Apparently the latter is true. CNBC (who added the word URGENT to the need for action about an hour after the initial speech) had an "ex-under-assistant- under- the -assistant to the secretary of finance" on, and he said there was no doubt that AG meant a rate cut and that AG was sure he could deliver on it next week or he never would have said what he did as he knows the power of his words on the market. THere seems to be little question that this is what the market now expects him to do. It was amazing to watch a suspected inference grow to a perception to a belief to solid fact.
I was amazed that a man could use so many words to say so very little, but then be understood to have said so much. It must be a gift.



To: yard_man who wrote (6878)9/23/1998 8:35:00 PM
From: Tom M  Respond to of 86076
 
<..the answer, as it always has been, is less leverage, i.e. less debt, more equity, and, hence, a larger buffer against adversity and contagion.> an excerpt from the AG speech.

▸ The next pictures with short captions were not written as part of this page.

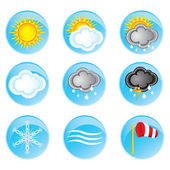 Weather icons set — Stockvektor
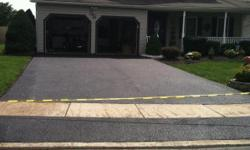Were a family owned & operated company with over 3 decades of experience in paving services we offer services for driveways parkinglots private roads church's farmlanes ECT. We do paving sealcoating patchwork repairs crack filling new installations rip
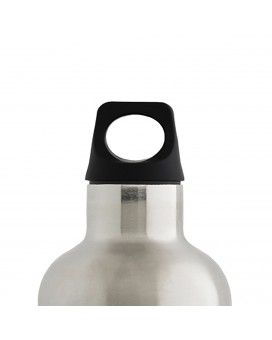 FUTURA CAP FOR INSULATED BOTTLES (NARROW MOUTH)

Well, any interpretation of anything is possible, but I could actually see a hint at a rate INCREASE in margin here.

Also couldn't see the clear "Urgent" statement we're destined for a cut ASAP, next week at the latest!!!. ;-)

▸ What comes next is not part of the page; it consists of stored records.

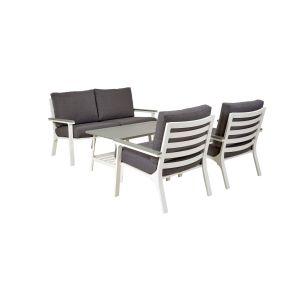 Trento sofagruppe, Hvit, aluminium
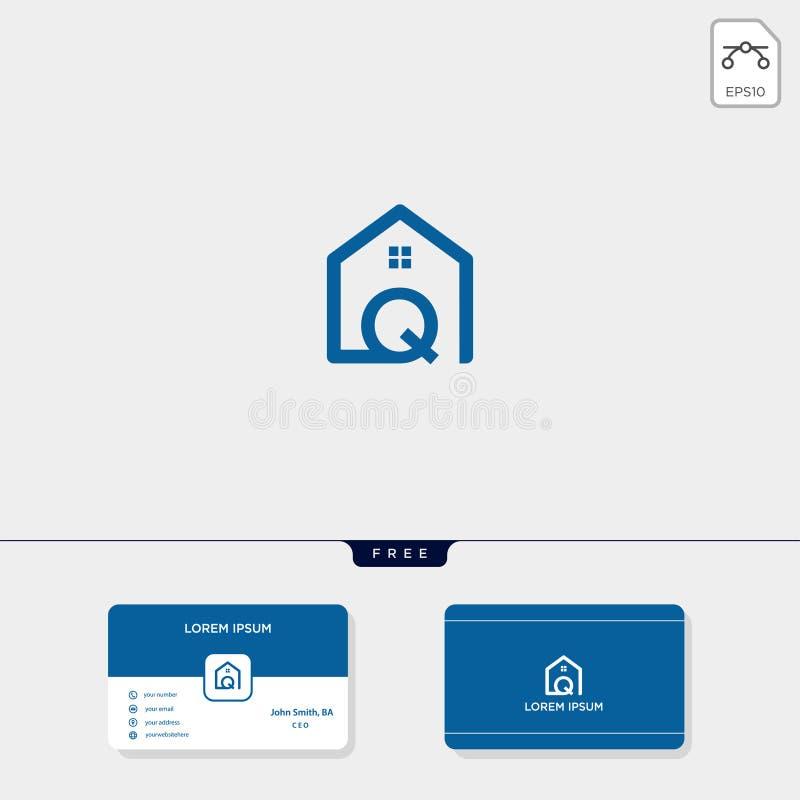 initial Q creative logo template, minimalist logo for real estate corporate. vector illustration, business card design template vector illustration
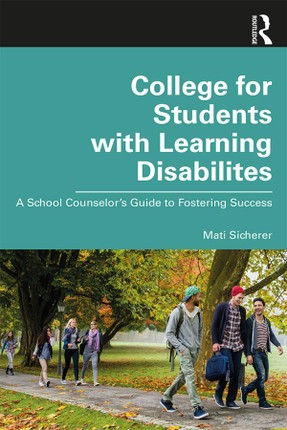 College for Students with Learning Disabilities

I just can't see him endorsing DOW 10K with a quick rate cut, with the knowledge that more cuts will follow to spur the market media machine well past 10k - who cares about earnings when your stock's splitting again!!! - nfg

Interest rates are the only possible deflator of the bubble - sure as hell Wall St. has proved they'll create a "new era" when allowed. I hope AG doesn't have to play the fool to the street once again.